Instructions to follow: Output every line below as it stands, dropping only the images.
--- Supplied material Enclosed Below ---
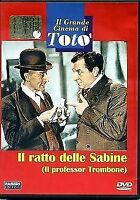 Il Grande Cinema Di Toto: Il Ratto Delle Sabine (Il Professor - DVD DL006394
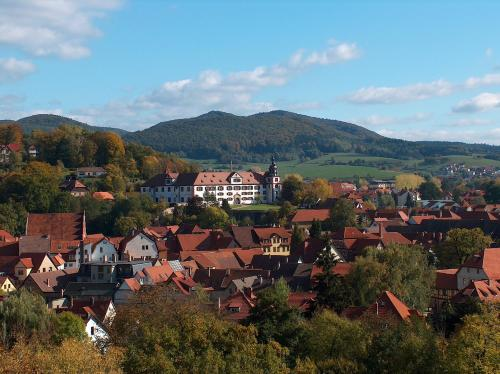 Vista aèria de Ferienwohnung Trollmann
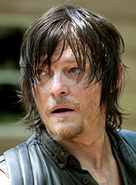 Season four daryl dixon (2)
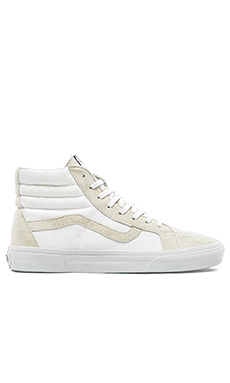 Vans CaliforniaSK8 Hi Reissue in True White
--- End of Enclosed Supplied material ---
Exercise response:
 Il Grande Cinema Di Toto: Il Ratto Delle Sabine (Il Professor - DVD DL006394
 Vista aèria de Ferienwohnung Trollmann
 Season four daryl dixon (2)
 Vans CaliforniaSK8 Hi Reissue in True White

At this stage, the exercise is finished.